Using a rope he had pulled her up the tree next to the truck to the first branches. From there she could climb to over forty feet above the ground, hidden in the pitch black of the heavy boughs. By laying a clear path that dead-ended along the abyss, Stalking Bear hoped to distract the men from Claudie's hiding place. To lower themselves they had passed a rope around a tree leaving two strands dangling. Once safely on the ledge, they had pulled in one end, snaking the rope back around the tree and down over the cliff.
Even if the men didn't find Claudie, he questioned whether she could climb out of the tree. He waited perhaps an hour before he began searching the face of the rock with his hands. Climbing the cliff unassisted would be difficult, but not impossible. The two boys huddled together and he suspected they were cold. He considered how he might ascend, then felt one last time and discovered what he was looking for-there was a line dangling from above.
Two tugs on the line were answered by two tugs from atop the cliff. Claudie had made her way out of the tree and was signaling her success by dropping the rope to him. Fastening his rope to the one hanging above, he and the boys continued down the cliff to a treacherous but passable trail. Claudie traveled by a different route to a cave near the bottom of the canyon far below them where they were all reunited.
Knowing their pursuers would send more men, Stalking Bear led them to a cave three miles distant and there built them a camp.
Chapter 9
A wise man treats every new cave as if it had a bear.
Kier suspected that, for Jessie Mayfield, a root cellar had the ambience of a snake pit. The heated rear porch had large windows and a spacious workbench against the outside wall. Under the workbench Kier kept his chainsaws, hoses, and gardening paraphernalia, although he did no gardening in the conventional sense. Against the wall nearest the house stood some shelving put together in a manner similar to a series of bookcases. One six- foot segment of shelving on the end could be swung away from the wall to reveal a trapdoor. The construction was elaborate, but it all worked to effectively hide the opening to the cellar.

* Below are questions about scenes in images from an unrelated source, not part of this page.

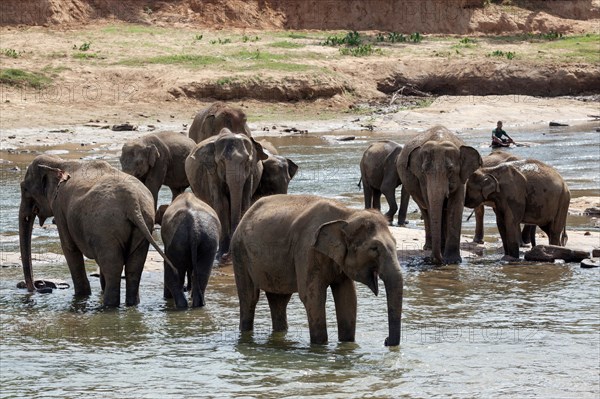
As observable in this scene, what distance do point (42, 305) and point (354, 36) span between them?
35.2m

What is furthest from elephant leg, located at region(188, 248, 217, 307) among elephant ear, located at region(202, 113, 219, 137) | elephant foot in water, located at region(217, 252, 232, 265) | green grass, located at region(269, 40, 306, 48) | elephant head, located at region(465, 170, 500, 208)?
green grass, located at region(269, 40, 306, 48)

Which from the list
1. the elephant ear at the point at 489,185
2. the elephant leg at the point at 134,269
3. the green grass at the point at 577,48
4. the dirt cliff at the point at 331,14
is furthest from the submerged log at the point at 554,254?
the green grass at the point at 577,48

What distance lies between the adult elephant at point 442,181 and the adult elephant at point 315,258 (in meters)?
4.88

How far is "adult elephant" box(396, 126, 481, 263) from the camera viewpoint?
16.0 m

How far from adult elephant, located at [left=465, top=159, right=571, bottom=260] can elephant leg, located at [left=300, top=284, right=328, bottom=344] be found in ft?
20.7

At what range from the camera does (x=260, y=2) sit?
52531 mm

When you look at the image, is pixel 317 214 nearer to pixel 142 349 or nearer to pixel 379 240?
pixel 379 240

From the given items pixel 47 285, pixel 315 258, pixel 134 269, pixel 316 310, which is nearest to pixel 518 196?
pixel 134 269

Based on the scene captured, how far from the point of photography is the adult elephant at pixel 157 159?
1839cm

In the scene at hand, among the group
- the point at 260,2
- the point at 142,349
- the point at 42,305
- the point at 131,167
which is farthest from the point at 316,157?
the point at 260,2

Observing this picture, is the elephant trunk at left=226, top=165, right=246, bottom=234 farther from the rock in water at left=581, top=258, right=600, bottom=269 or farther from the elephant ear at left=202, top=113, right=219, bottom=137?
the rock in water at left=581, top=258, right=600, bottom=269

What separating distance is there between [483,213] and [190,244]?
6666 mm

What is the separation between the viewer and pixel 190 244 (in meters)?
12.7

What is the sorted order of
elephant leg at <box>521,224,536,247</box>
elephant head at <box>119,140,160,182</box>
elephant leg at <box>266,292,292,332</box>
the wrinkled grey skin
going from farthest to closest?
elephant head at <box>119,140,160,182</box>, elephant leg at <box>521,224,536,247</box>, the wrinkled grey skin, elephant leg at <box>266,292,292,332</box>
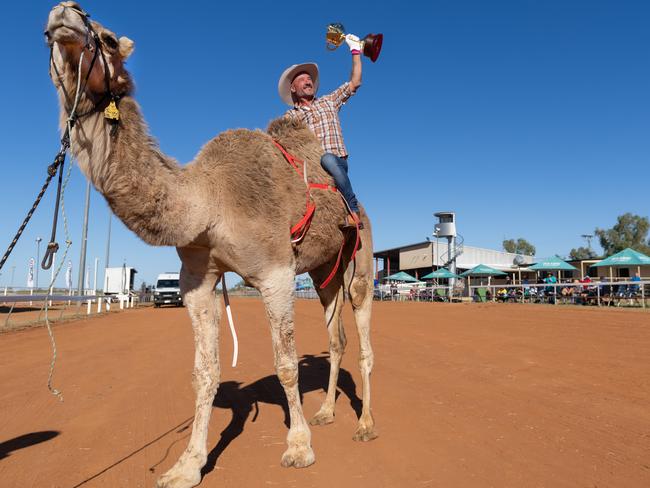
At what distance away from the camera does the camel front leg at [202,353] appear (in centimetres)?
361

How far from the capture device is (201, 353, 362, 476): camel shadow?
14.7 ft

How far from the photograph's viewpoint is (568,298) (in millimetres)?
25250

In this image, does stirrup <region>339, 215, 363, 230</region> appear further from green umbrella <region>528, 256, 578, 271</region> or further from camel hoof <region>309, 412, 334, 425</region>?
green umbrella <region>528, 256, 578, 271</region>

''Actually, it's not that bad,'' Kier said, sensing her hesitation at the black hole before them.
Tentatively, she placed her foot on the first rung, testing it with her weight. When she seemed satisfied, she climbed down the ladder with deliberate, careful, steps, reaching the earthen floor without difficulty. At the bottom, Kier snapped on a single naked light bulb hanging from a wire. The place was walled in with two-by-six boards- moldy and probably rotten. He began sliding the tongue-and-groove boards on one wall, lifting them out of slotted uprights until he exposed a heavy metal door set in a concrete wall.
'The wine cellar is through here,' Kier said pointing into the concrete vault.
''Every time you want a bottle of wine you go through this ritual?' she asked, sounding incredulous.
'When I'm here I leave the boards out.'
'Unbelievable.'
They walked into the climate-controlled cellar. It was about eight feet by fourteen, board lined on the walls, ceiling, and floor. Wooden bottle racks on all four walls surrounded a small table in the middle.